_Problem details_
Could you rewrite the listing below with every "brown water" changed to "murky water" and everything else left as it is? Leave the pictures out of your answer.

___ Dataset excerpts ___

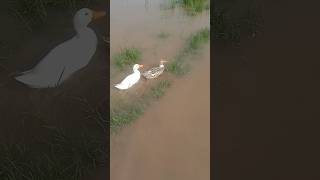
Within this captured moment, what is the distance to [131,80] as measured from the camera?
2.54 meters

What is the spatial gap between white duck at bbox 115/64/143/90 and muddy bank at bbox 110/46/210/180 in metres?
0.18

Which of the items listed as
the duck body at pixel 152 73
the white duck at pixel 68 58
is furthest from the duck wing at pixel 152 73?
the white duck at pixel 68 58

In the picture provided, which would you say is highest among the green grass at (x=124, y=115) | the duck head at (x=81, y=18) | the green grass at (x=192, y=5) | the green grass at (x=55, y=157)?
the green grass at (x=192, y=5)

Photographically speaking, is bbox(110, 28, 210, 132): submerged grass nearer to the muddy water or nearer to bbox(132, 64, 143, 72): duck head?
the muddy water

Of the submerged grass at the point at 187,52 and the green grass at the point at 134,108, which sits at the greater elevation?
the submerged grass at the point at 187,52

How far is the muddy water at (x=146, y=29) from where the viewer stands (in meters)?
2.54

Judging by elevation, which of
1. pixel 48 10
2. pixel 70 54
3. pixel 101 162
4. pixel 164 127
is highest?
pixel 48 10

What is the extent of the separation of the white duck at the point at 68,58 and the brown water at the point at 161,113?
0.14 meters

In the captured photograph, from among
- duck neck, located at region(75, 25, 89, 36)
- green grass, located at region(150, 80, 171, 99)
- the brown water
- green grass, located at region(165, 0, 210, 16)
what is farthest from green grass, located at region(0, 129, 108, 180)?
green grass, located at region(165, 0, 210, 16)

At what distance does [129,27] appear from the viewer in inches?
100

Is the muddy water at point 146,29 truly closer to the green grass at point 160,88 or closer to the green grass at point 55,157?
the green grass at point 160,88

___

_Exercise answer_
Within this captured moment, what is the distance to [131,80] as measured from the camera?
2.54 meters

What is the spatial gap between white duck at bbox 115/64/143/90 and muddy bank at bbox 110/46/210/180 in metres?
0.18

Which of the items listed as
the duck body at pixel 152 73
the white duck at pixel 68 58
is furthest from the duck wing at pixel 152 73?
the white duck at pixel 68 58

In the picture provided, which would you say is highest among the green grass at (x=124, y=115) | the duck head at (x=81, y=18) | the green grass at (x=192, y=5) | the green grass at (x=55, y=157)?
the green grass at (x=192, y=5)

Photographically speaking, is bbox(110, 28, 210, 132): submerged grass nearer to the muddy water or nearer to bbox(132, 64, 143, 72): duck head?
the muddy water

Of the submerged grass at the point at 187,52 and the green grass at the point at 134,108, which sits at the greater elevation?
the submerged grass at the point at 187,52

How far is the muddy water at (x=146, y=29) from where the viewer stands (in meters)?
2.54

Judging by elevation, which of
1. pixel 48 10
2. pixel 70 54
3. pixel 101 162
4. pixel 164 127
is highest?
pixel 48 10

What is the extent of the separation of the white duck at the point at 68,58 and the murky water at the point at 161,113?
0.14 meters

In the captured photograph, from among
- duck neck, located at region(75, 25, 89, 36)
- green grass, located at region(150, 80, 171, 99)
- the murky water
- green grass, located at region(165, 0, 210, 16)
what is farthest from green grass, located at region(0, 129, 108, 180)?
green grass, located at region(165, 0, 210, 16)

At what distance does [129,27] appear from the viewer in inches?
100

Is the muddy water at point 146,29 truly closer to the green grass at point 160,88 or closer to the green grass at point 55,157?
the green grass at point 160,88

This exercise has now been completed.